→ **Do this**: State how many lines of the data below contain the string "cardboard", counting only matches with the same capitalization. Reply with the number alone.

Collected data
--
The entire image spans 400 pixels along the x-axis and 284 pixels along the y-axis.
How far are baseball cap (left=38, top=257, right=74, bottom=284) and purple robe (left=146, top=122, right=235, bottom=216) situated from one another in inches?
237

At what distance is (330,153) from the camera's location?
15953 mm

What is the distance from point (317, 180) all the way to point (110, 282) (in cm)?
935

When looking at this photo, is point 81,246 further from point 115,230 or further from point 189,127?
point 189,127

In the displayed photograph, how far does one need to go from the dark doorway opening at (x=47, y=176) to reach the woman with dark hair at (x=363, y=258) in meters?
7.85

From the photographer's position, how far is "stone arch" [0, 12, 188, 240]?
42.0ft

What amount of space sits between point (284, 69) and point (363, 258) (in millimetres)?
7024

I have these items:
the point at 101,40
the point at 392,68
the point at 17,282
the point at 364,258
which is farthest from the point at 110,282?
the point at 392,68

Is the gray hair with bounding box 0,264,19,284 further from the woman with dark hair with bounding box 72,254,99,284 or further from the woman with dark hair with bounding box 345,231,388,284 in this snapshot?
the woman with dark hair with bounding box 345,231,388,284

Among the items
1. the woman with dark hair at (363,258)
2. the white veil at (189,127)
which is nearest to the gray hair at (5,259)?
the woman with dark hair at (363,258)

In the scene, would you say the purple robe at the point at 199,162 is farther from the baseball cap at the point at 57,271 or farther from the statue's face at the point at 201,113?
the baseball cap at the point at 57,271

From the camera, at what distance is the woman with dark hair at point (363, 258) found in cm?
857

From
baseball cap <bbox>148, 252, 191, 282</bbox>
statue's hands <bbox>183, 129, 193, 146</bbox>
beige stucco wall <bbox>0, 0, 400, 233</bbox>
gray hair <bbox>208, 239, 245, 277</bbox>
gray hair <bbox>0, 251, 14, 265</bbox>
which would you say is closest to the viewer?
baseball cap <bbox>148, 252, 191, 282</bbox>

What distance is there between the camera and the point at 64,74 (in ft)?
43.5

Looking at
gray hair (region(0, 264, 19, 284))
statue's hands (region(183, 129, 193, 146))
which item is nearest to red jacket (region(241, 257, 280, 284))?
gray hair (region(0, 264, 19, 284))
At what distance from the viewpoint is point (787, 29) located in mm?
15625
--
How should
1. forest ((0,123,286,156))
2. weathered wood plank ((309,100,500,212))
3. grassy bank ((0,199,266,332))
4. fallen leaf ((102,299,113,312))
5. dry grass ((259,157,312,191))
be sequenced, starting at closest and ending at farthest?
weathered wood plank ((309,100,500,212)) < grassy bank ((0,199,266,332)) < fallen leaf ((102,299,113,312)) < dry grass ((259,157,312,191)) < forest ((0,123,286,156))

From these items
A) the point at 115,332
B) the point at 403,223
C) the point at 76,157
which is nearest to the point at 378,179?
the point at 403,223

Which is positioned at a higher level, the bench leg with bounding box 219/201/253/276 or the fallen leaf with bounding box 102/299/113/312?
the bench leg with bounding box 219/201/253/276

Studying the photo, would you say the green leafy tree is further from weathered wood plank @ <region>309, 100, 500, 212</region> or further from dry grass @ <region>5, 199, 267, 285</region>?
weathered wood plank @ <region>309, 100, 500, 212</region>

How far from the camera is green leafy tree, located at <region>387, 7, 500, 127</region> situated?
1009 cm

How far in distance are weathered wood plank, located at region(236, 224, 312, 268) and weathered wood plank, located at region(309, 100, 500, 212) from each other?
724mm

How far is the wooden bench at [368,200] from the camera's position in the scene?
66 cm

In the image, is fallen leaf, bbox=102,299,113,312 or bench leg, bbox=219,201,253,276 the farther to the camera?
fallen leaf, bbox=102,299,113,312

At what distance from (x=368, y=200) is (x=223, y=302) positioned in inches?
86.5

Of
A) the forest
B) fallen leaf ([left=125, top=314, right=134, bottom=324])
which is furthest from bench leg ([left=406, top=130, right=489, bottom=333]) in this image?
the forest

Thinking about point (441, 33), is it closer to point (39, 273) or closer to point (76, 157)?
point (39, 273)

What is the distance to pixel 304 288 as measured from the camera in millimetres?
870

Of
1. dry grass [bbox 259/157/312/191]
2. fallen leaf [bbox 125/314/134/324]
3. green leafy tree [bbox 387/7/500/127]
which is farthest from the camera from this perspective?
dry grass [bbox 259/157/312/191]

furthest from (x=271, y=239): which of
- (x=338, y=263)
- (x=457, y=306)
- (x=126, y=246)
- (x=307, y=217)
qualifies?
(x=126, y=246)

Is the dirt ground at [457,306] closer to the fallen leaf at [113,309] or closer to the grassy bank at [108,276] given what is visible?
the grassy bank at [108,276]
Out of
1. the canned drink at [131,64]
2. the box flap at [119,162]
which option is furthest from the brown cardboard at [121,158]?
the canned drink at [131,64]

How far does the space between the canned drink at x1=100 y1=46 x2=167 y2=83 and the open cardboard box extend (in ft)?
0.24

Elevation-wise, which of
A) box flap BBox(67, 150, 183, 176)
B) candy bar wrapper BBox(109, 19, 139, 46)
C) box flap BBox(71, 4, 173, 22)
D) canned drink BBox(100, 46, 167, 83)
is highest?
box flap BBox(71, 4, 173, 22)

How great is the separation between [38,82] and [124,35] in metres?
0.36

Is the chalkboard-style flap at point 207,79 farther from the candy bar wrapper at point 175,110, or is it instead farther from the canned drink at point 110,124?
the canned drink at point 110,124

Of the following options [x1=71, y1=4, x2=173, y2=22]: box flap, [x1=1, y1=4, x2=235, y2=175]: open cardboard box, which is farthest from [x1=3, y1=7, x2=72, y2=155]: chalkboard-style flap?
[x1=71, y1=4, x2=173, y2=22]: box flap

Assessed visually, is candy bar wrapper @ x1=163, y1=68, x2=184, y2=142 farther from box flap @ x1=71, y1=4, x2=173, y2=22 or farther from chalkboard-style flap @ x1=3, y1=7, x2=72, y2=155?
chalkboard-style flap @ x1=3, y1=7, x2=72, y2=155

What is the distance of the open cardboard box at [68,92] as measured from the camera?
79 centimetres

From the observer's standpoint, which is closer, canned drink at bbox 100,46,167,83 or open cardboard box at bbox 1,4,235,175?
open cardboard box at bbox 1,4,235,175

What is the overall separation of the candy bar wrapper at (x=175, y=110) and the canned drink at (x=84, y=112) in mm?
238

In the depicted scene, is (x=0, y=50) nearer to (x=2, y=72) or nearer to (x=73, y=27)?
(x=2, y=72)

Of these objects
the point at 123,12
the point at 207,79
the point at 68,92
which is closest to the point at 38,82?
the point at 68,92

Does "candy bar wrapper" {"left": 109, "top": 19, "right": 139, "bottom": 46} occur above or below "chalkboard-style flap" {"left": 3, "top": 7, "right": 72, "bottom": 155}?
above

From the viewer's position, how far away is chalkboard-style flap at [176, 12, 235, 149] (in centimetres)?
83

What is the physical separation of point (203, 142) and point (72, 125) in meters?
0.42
--
→ **Task response**: 6